Kapolres Kediri Kota Hadiri Forum Nasional Pengasuh Pesantren, Dorong Terwujudnya Pesantren Ramah Santri dan Bebas Kekerasan

Berita Krisnanewstv.com || Kediri Kota – Upaya memperkuat sistem pendidikan pesantren yang aman, humanis, dan adaptif terhadap perkembangan zaman menjadi fokus pembahasan dalam forum komunikasi antar pengasuh pondok pesantren bertajuk Multaqā Ru’asā’ al-Ma‘āhid yang digelar di Pondok Pesantren Al-Amien Ngasinan, Kota Kediri, Kamis (11/6/2026). Kegiatan tersebut turut dihadiri Kapolres Kediri Kota AKBP Dr. Anggi Saputra Ibrahim, S.H., S.I.K., M.H.

Forum yang berlangsung sejak pagi hingga sore hari itu mempertemukan para ulama, pengasuh pondok pesantren, tokoh pendidikan Islam, unsur pemerintah, serta aparat keamanan untuk membahas berbagai isu strategis terkait penguatan tata kelola pesantren yang ramah santri, bebas kekerasan, dan mampu menjawab tantangan era digital.

Sejumlah tokoh nasional hadir dalam kegiatan tersebut, di antaranya Ketua Umum MUI Pusat KH. Anwar Iskandar, Dirjen Pendidikan Islam Kementerian Agama RI Prof. Dr. H. Amien Suyitno, M.Ag., Sekjen MUI Pusat Dr. H. Amirsyah Tambunan, MA., Wakil Wali Kota Kediri Qowimuddin Thoha atau Gus Qowim, Direktur Reserse Siber Polda Jawa Timur Kombes Pol Bimo Ariyanto, S.H., S.I.K., serta para pengasuh pondok pesantren dari berbagai daerah di Indonesia.

Dalam forum tersebut dibahas sejumlah persoalan penting yang menjadi perhatian dunia pendidikan pesantren, mulai dari implementasi pesantren tanpa kekerasan, pencegahan perundungan dan kekerasan seksual, penguatan ketahanan keluarga santri, hingga ancaman kejahatan siber yang kini semakin menyasar kalangan remaja.

Salah satu sesi yang mendapat perhatian besar peserta adalah pemaparan dari Direktur Reserse Siber Polda Jawa Timur Kombes Pol Bimo Ariyanto mengenai deteksi dini, pencegahan, dan penegakan hukum terhadap berbagai bentuk kejahatan siber. Materi tersebut dinilai relevan dengan perkembangan teknologi yang membawa tantangan baru dalam dunia pendidikan.

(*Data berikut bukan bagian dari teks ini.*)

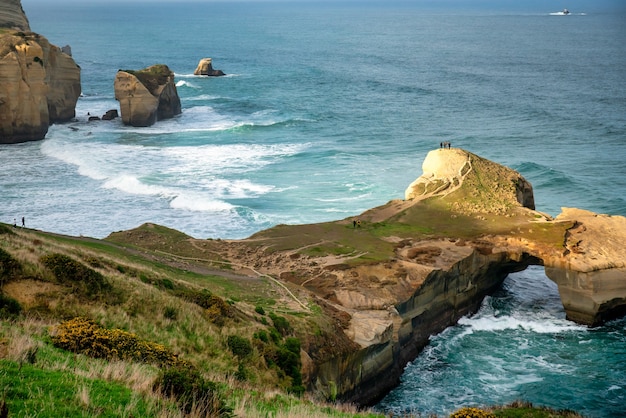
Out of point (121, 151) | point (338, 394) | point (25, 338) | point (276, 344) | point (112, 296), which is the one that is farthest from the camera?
point (121, 151)

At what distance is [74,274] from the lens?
2720cm

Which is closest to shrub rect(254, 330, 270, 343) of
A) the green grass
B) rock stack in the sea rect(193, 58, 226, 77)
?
the green grass

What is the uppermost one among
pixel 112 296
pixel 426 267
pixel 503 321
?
pixel 112 296

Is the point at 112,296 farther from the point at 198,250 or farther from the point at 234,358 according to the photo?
the point at 198,250

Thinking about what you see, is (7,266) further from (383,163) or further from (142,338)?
(383,163)

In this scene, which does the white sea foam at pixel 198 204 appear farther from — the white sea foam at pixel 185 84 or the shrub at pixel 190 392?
the white sea foam at pixel 185 84

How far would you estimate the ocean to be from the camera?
37.8 meters

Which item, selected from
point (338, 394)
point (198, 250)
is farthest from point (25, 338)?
point (198, 250)

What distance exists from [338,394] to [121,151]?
2107 inches

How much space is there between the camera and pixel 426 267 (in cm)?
4103

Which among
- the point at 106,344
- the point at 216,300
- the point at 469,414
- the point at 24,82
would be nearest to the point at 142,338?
the point at 106,344

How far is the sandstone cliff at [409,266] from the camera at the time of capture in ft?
113

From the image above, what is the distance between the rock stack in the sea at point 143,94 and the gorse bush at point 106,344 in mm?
70059

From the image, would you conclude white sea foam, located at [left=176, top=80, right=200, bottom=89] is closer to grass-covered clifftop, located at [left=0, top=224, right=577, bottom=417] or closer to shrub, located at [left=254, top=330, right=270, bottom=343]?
grass-covered clifftop, located at [left=0, top=224, right=577, bottom=417]
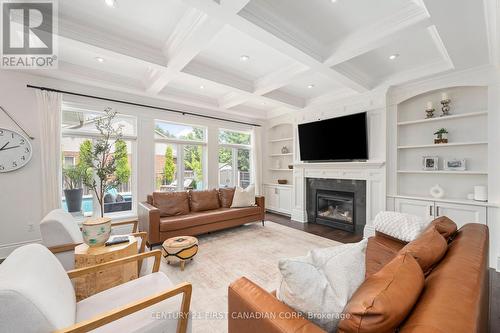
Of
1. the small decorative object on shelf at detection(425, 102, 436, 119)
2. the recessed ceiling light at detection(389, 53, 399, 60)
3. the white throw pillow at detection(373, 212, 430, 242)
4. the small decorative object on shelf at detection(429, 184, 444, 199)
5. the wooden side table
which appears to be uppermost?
the recessed ceiling light at detection(389, 53, 399, 60)

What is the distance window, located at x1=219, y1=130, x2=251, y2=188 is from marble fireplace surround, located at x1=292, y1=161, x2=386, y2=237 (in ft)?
5.20

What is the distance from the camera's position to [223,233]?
13.4 ft

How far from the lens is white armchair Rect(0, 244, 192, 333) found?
0.86 meters

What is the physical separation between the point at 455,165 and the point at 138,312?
4.47 meters

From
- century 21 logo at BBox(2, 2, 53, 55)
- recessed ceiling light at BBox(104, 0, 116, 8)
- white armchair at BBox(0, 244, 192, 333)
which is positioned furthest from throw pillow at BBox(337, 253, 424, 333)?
century 21 logo at BBox(2, 2, 53, 55)

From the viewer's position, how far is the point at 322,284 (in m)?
0.95

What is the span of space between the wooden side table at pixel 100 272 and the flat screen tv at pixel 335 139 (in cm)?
393

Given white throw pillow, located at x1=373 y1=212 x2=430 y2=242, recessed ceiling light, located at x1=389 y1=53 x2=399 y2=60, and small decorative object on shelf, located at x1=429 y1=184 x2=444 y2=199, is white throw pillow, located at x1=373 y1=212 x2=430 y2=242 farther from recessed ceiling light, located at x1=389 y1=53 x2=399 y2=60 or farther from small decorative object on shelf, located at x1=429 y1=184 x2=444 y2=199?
recessed ceiling light, located at x1=389 y1=53 x2=399 y2=60

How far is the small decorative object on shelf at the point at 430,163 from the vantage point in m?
3.47

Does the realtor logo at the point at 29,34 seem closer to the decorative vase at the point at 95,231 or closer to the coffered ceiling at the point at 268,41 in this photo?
the coffered ceiling at the point at 268,41

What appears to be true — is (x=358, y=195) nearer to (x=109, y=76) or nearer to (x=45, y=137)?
(x=109, y=76)

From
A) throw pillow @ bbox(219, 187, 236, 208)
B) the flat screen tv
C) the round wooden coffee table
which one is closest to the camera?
the round wooden coffee table

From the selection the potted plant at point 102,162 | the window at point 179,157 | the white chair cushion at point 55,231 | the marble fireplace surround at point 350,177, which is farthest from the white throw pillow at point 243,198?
the white chair cushion at point 55,231

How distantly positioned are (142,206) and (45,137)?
1.76m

Kapolres Kediri Kota AKBP Anggi Saputra Ibrahim menegaskan bahwa pesantren memiliki peran strategis dalam membentuk karakter, moral, dan akhlak generasi muda. Oleh karena itu, sinergi antara pengasuh pesantren, pemerintah, aparat keamanan, serta masyarakat perlu terus diperkuat guna menciptakan lingkungan pendidikan yang aman dan nyaman bagi para santri.

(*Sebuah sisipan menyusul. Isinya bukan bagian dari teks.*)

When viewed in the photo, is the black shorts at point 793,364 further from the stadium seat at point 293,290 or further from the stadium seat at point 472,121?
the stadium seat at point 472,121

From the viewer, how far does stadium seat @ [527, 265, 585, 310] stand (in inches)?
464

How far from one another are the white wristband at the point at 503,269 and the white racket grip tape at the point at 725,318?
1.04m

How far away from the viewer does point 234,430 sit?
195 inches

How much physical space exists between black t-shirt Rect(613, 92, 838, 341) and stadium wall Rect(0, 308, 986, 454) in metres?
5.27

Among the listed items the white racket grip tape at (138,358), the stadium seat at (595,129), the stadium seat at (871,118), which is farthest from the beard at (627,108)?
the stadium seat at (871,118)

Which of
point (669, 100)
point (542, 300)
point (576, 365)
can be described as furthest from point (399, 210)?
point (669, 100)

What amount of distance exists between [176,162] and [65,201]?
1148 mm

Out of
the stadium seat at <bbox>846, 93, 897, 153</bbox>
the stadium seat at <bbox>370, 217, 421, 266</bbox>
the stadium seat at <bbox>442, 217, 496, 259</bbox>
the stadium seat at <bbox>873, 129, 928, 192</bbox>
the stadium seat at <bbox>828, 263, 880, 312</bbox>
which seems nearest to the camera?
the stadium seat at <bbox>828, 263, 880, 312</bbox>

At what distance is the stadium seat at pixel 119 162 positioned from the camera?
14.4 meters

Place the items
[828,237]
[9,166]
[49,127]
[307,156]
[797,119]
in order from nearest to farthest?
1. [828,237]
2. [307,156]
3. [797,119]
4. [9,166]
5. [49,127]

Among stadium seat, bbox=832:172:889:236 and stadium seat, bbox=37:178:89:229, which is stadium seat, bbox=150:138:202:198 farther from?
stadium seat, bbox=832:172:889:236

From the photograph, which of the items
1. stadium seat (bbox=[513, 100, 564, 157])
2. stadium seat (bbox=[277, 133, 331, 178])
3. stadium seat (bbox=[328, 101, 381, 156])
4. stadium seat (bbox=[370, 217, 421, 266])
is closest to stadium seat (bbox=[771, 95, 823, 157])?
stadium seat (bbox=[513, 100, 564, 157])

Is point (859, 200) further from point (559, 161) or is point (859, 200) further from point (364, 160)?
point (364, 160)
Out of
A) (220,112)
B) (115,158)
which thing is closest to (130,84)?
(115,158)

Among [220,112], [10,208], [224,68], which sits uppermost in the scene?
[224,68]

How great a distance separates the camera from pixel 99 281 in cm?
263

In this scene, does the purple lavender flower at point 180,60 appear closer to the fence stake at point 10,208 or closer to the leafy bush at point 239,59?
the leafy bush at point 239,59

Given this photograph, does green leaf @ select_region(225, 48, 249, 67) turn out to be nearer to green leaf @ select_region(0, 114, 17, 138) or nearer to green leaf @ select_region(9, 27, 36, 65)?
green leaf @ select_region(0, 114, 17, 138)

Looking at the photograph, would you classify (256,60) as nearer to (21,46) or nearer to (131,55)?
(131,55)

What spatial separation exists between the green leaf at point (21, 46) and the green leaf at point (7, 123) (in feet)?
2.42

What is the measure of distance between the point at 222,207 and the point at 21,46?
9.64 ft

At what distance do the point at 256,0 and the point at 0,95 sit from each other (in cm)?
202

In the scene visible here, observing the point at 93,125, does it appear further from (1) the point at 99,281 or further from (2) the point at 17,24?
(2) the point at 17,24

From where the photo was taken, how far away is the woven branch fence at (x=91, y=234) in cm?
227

Menurutnya, pesantren tidak hanya berfungsi sebagai lembaga pendidikan keagamaan, tetapi juga menjadi benteng moral bangsa yang memiliki kontribusi besar dalam menjaga persatuan, toleransi, dan nilai-nilai kebangsaan.

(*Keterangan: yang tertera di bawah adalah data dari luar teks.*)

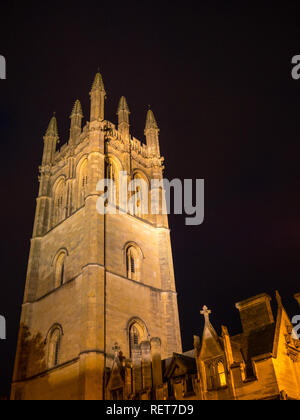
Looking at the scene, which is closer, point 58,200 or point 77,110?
point 58,200

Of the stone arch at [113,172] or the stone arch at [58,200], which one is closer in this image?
the stone arch at [113,172]

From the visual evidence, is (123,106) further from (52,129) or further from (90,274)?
(90,274)

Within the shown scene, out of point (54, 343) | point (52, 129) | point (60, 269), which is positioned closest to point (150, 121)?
point (52, 129)

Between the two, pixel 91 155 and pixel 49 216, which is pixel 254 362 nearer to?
pixel 91 155

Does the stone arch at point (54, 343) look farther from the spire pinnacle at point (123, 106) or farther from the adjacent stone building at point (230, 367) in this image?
the spire pinnacle at point (123, 106)

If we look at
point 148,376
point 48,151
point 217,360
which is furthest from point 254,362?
point 48,151

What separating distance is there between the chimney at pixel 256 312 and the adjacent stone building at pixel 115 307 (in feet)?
0.18

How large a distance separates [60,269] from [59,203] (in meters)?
7.31

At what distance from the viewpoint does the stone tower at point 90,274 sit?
2711cm

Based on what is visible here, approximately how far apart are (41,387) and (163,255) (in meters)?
13.3

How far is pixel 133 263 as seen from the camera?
110 ft

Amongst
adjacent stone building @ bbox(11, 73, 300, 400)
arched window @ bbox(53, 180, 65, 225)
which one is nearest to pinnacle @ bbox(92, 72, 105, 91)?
adjacent stone building @ bbox(11, 73, 300, 400)

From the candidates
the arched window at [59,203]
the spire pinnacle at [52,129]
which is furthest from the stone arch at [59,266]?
the spire pinnacle at [52,129]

Selain menjadi ruang diskusi, kegiatan Multaqā Ru’asā’ al-Ma‘āhid juga menjadi sarana berbagi pengalaman antar pengasuh pesantren dalam membangun sistem pengasuhan yang lebih humanis, berorientasi pada perlindungan santri, serta tetap berlandaskan nilai-nilai akhlakul karimah.

Melalui forum nasional tersebut, diharapkan lahir berbagai gagasan dan komitmen bersama untuk mewujudkan pesantren yang semakin maju, modern, adaptif, dan mampu menjawab tantangan sosial di masa depan tanpa meninggalkan nilai-nilai keislaman yang menjadi fondasi utama pendidikan pesantren.

Kegiatan ditutup dengan doa bersama dan sesi dokumentasi sebagai simbol kuatnya kolaborasi antara ulama, pemerintah, dan aparat keamanan dalam mendukung kemajuan pendidikan Islam serta menjaga kondusivitas masyarakat.

Pesan kepada seluruh pengelola lembaga pendidikan dan masyarakat, mari bersama-sama menciptakan lingkungan belajar yang aman, nyaman, bebas kekerasan, serta mampu membentuk generasi muda yang berakhlak mulia, cerdas, dan siap menghadapi tantangan zaman.